**Exercise goal**
Answer these questions from the Christina Marrs interview:
1. At what venue did the Spankers play a standing Wednesday-night gig?
2. How many years does Marrs say she has been doing this?
3. About how long ago did Marrs quit drinking?

**Supplied passage**
--- START ---

One of the perks of this job is that you occasionally get to talk to people who you’ve long admired from afar. Wednesday morning was one of those times, when I spoke with Christina Marrs. She’s one of the founding members of the Austin-based Asylum Street Spankers, a band I listened to while attending UT nearly every Wednesday night at their standing gig at the Electric Lounge (R.I.P.)
On Friday, she and the five other full-time members of the Spankers will play the Granada Theater, mixing a cocktail that’s equal parts traditionalist and tawdry. You’ll rarely see a band that can seamlessly slide from a heartfelt Gospel standard to a song like “I’m a Bear in a Ladies Boudoir.”
Here’s what Christina had to say about what you can expect on Friday:
I’ve been searching for years for the right way to describe the Spankers’ music, and I don’t ever feel like I can get it quite right. How would you describe it?
Christina Marrs: We have similar problems. I’ve been doing this 15 years, and I still have trouble describing it to people. There’s just no convenient, three-word catch phrase. I like some things that a couple of reviewers have come up with. One was “post-modern jug band.” I really liked that. Another was “punk-rock vaudeville.”
Well, I’m glad to hear I’m not the only person who has had that problem.
C.M.: Oh, no – I face similar problems all the time. “So what’s your band like?” Uh …
The band has always had a split personality – part traditionalists and part sinners. Have you found over the years that fans prefer one side over the other?
C.M.: I think that’s part of what sets us aside from a straight-up novelty band. I think our fans like that we can be reverent and irreverent in the same show. … We’re not afraid to use humor and be bawdy, but it’s not all just one giant joke.
On your myspace page, you say that you have a very low tolerance for “idiots and drunks.” That must be tough for someone who performs in a lot of clubs and bars?
C.M.: [Laughs] Yeah, it can be kind of a challenge sometimes. I don’t drink – I quit drinking about 10 years ago. And it’s hard to deal with certain people when you’re sober and you’re at work! I find that especially if there is a particular annoying person stalking me throughout the evening, I’ll have to lock myself in the green room until everyone’s gone home.

--- END ---

**Source data**
--- START ---

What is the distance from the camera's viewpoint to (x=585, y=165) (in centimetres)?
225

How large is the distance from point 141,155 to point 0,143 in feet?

--- END ---

**Task output**
1. The Electric Lounge
2. 15 years
3. About 10 years ago